[Scene-based reasoning records]
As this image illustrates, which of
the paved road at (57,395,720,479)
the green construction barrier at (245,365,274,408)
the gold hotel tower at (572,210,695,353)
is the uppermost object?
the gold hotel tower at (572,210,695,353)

WORK INSTRUCTIONS:
Write out the records again, substituting "asphalt road" for "paved road" and keeping everything else unchanged.

REPLY TO THE TASK:
As this image illustrates, which of
the asphalt road at (57,395,720,479)
the green construction barrier at (245,365,274,408)
the gold hotel tower at (572,210,695,353)
is the uppermost object?
the gold hotel tower at (572,210,695,353)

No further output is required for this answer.